By programming computers and by performing music I am, in a sense, a shaman, able to communicate with the secretive spirits of good and evil that wiser folk choose to leave alone. It is thrilling to have such power, to wield a well-placed object-oriented overloaded polymorphism-well, thrilling when it works. More often programming efforts fail. It is only by repeatedly trying again and again that programs slowly become usable.

With musical performance it is somewhat different. Failures still occur, but they become part of the product. With live music whatever one does is. It's too late to make it any more perfect. But it is still the same channeling of the secretive spirits.

Interview with PlanetShifter.com Drupal Cheth Rowe

i wish i was a shaman
i perform pseudo-shamanistic artistic feats sometimes
but in truth i am a shrewd and intelligent manipulator of ideas n techniques
unless i have completely fooled myself
sometimes i get confused where its all coming from
i would hate to have delusions of grandeur
yes and no about the new world
my worlds are alternate worlds
neither newer or older
much like ours but stranger and more improbably probable
i'm trying to represent these other places/other things
because.....
because...
i dont really know
its just what i have been "told" to do

Interview with Steve Kilbey

No.
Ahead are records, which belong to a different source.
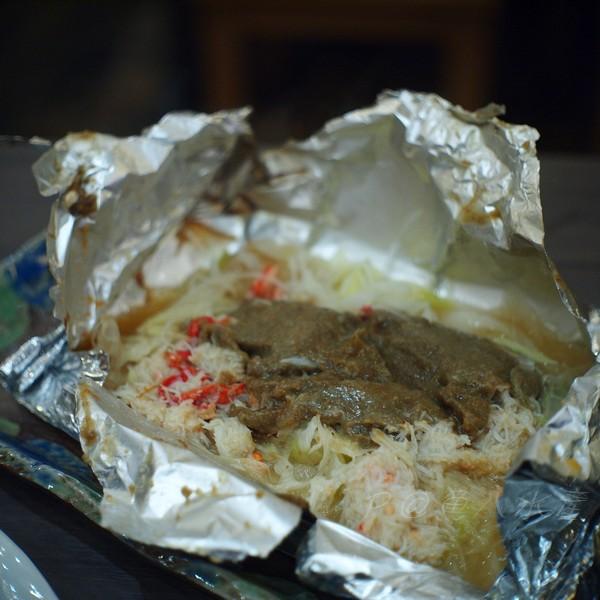 魚八水產 -- 蟹味噌烤蔬菜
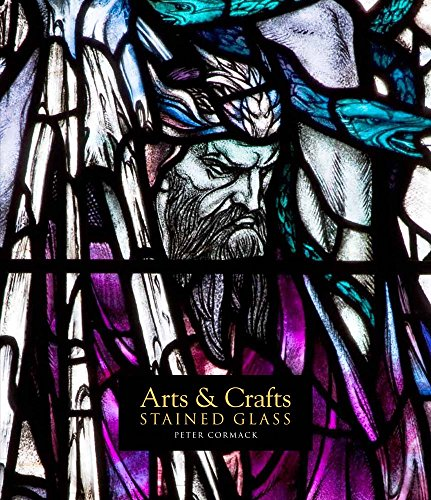 - Arts & Crafts Stained Glass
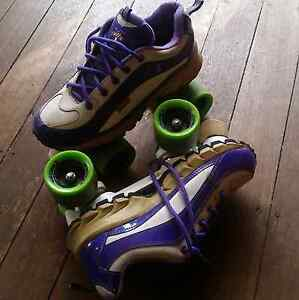 roller skates skates ? Hilton Fremantle Area Preview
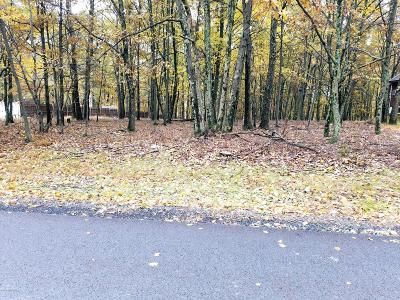 Bushkill Residential Lots & Land For Sale: LOT 32 Murphy Circle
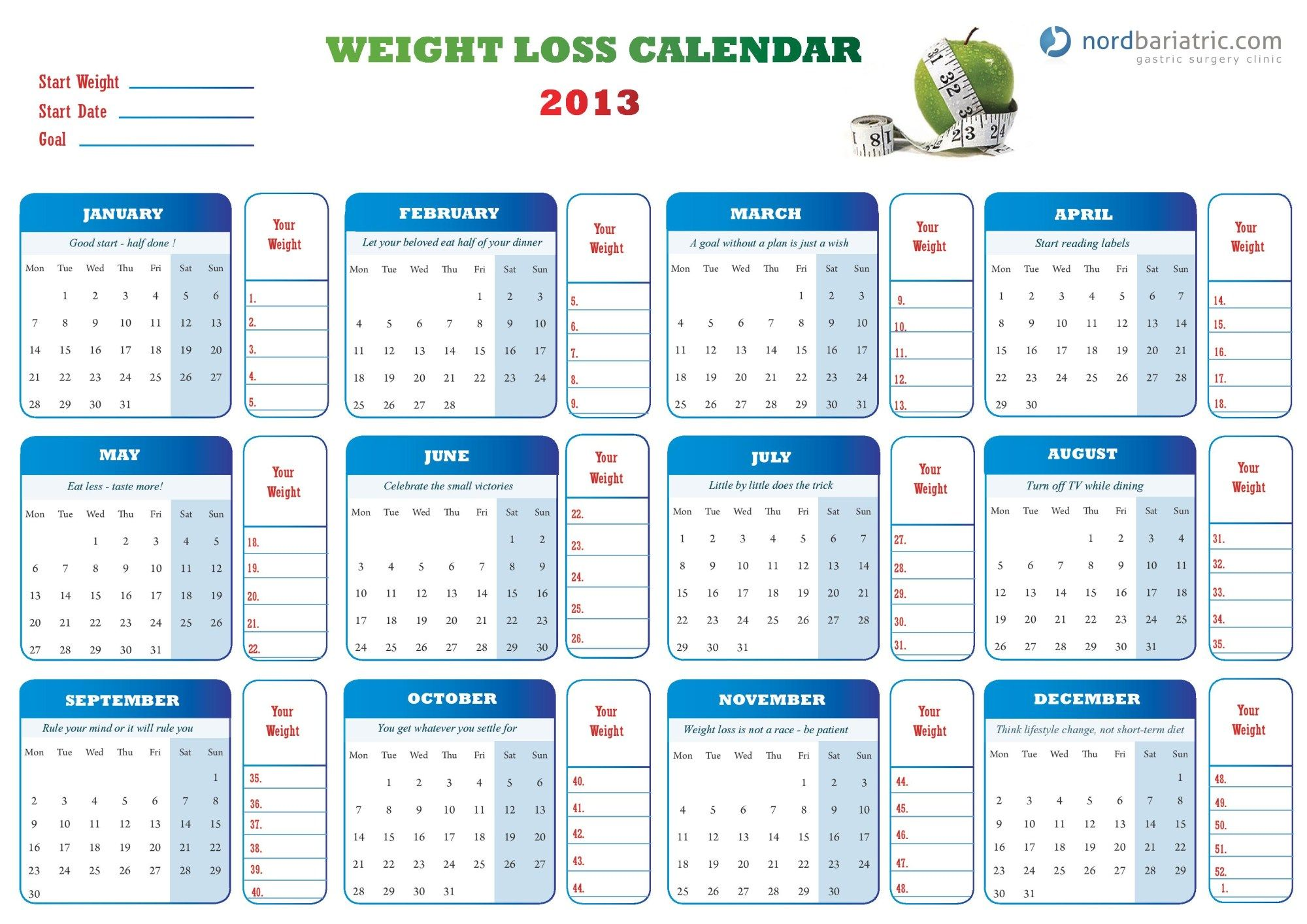 Weight Loss Calendar For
From my reading, there seems to be an historic connection between drumming and shamanism, but I don't think of myself in this way. Not on a stage. A shaman is usually someone who has gone through a wrenching life experience that evokes a spirit, and comes back to to the community to heal and counsel. This hasn't happened to me. I'm a mixing console shaman! We are attempting to invoke something of course, but we're not animists, we don't give it a name. We don't (leave) offerings out. But we're certainly attempting to invoke something from part of our minds and then again on tape. Then we know we have the mix correct. We're done our "bogus shaman thing."

"Lucid Dreams, Sonic Cocoon: Interview with Steve Tibbetts and Marc Anderson".

Jim Morrison thought of himself as one. He wrote a song called "Shaman's Blues." Ya, (all musicians) are. The guy in the pub, Prince. All performers are likely invoking something. It's not just "us and them," you know? I'm doing something on behalf of the audience, but I'm not just sure what it is. Something is activated. It's not just a freak show. But to be a focal point for a crowd is a big responsibility (and scary). And I don't really know what to do with it afterwards.

"Balloon Man, Queen Elvis, and the Bath Tub Boys." Interview with Robyn Hitchcock.

Yes, I've thought about this. I think that many people embrace this idea, but I don't like something that causes the audience to lose a sense of their personal identity. I like it when people get as excited as they possibly can, but I would rather that the audience feel like they are contributing to the show and not being taken over. I resist this shaman or high priest role. I'd rather be a leader to self-discovery than a controller of minds.

"Harvard's Own Talking Head: Jerry Harrison". Interview by Willi Paul.